Bu yazıda, içinde etkileyici ifadeler olduğunu düşündüğüm ve üzerinde düşünmemizi gerektiren Ayfer Feriha Nujen’ in t24.com’ da kaleme aldığı “Yakamda bir fotoğraf, kalbimde bir şair: Hoyrat sessizlik güle güle!” adlı yazısından kesitler sunmaya çalışacağım.
“Çünkü dışarıda ne var biliyor musunuz? Bilmeseniz daha iyi... Bütün günler gibi artık bütün insanlar da aynı marka. Yalancı, bir anlık bir görüntü kadar sahte. Sıkışmışlar evrensel kavramlara bile kendi istediği anlamı yükleyenler arasında. İnsanlık bekleyenlerin insani olan her şeyi kırıp döktüğü, ziyan ettiği bir dünya var artık dışarıda. Başına buyruk bile değil; ilimsiz, bilimsiz, adab-ı muaşeretten habersiz. Dünyasını değiştirmiş bir insanın arkasından onu hiç okumadan, dinlemeden ileri geri konuşacak, yazacak kadar kifayetsizler.
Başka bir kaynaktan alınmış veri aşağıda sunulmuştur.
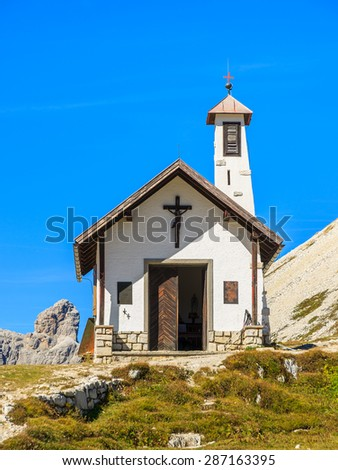 Small white chapel in Tre Cime National Park, Dolomites Mountains, Italy - stock photo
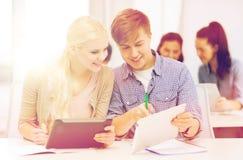 有片剂个人计算机和笔记本的两名微笑的学生 图库摄影
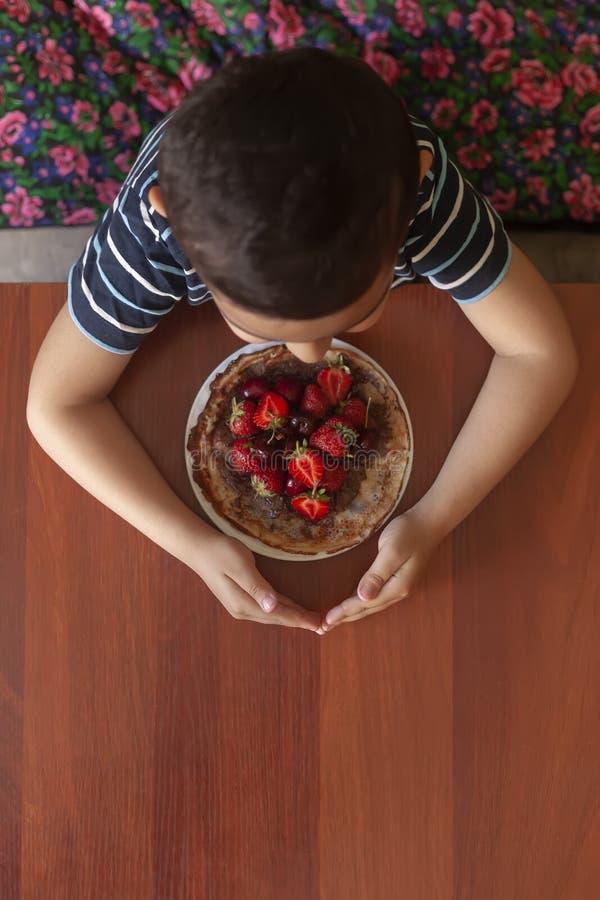 Eine junge Frau, die eine Platte von dünnen Pfannkuchen mit Erdbeeren und Schokoladencreme hält Weibliche Essenpfannkuchen mit fr stockfoto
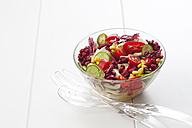 Glass bowl of mixed salad on white ground - CSF027073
Çünkü şair ölünce bir puta dönüşür. Karşıtının kırmak, yanlısının secde etmek istediği bir puta… Oysa şair ikisinden de tiksinirdi, bunu yaşarken de dile getirmişti. Çarşılardan herkes gibi işte bu yüzden sessizce geçip giderdi. Bizi kendisine meftun kılan da buydu. Ne kadar karşıt da olsak fikirlerimizi ayakta tutan fikirleri, şiirlerimizi şiir yapan şiirleriydi. Sesinden ses aldık, feyiz aldık. Bunu inkâr etmek haksızlıktır.”
Bu ifade tarzı ve kullanılan kavramlar bir his taşıyor gibi geldi bana. Bir aidiyet. Önemsedim doğrusu. Geçen yıl okumuştum bu yazıyı ve bu yıl tekrar paylaşmış yazar, bir sözüne sadık kalmak istercesine. İnce bir hareket ama sadece incelik değil; geçmiş aidiyetlerine hasret kalmış bir eda seziliyor sanki. Hem ne var ki bunda, olamaz mı yani?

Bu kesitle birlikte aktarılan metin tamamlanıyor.